The banter was about who showed up that first day 20 years ago, and the days when it was bitter cold and raining but Newman wouldn't leave so King couldn't either, and about Jesse Helms, whose office used to be in the federal building on the Mall. Helms would see them sometimes on his way to lunch, but he never stopped to talk. "On the other hand, I must say that I always got good constituent service from Helms' office whenever I asked for treaties, documents, that kind of thing," Newman says.

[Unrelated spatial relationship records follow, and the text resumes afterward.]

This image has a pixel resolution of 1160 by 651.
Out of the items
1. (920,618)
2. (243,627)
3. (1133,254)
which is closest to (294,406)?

They had some success with other politicians. Early on, the group persuaded the Raleigh City Council to pass a resolution in favor of a treaty with the Soviet Union freezing nuclear stockpiles. So every year until the Soviet Union collapsed, former City Manager Dempsey Benton wrote faithfully to Congress--with CCs to our friends--on the subject of world peace and nuclear disarmament. Dempsey Benton, radical!

In a world in which the daily images are of an angry Arafat, an angry Sharon and an angry George W., it's the peaceniks who aren't angry. They're the ones who, as King says, "keep hope alive when there doesn't seem to be much hope."

When they started, people used to taunt and revile them: "Go back to Russia." Newman says, "as the years passed, either there's more apathy or more tolerance, or both. We even get some thumbs-up now."

Maybe people used to smile at the idea that U.S. military might would someday rule the world. Now that it does, we're all to scared to death, and the only people smiling are the ones who can imagine a different world in which peace and justice rule. Thank goodness, after 20 years, this small group can still smile. Which is why they come out month after month, year after year. Not just to change the world, but as King says, "to keep the world from changing me."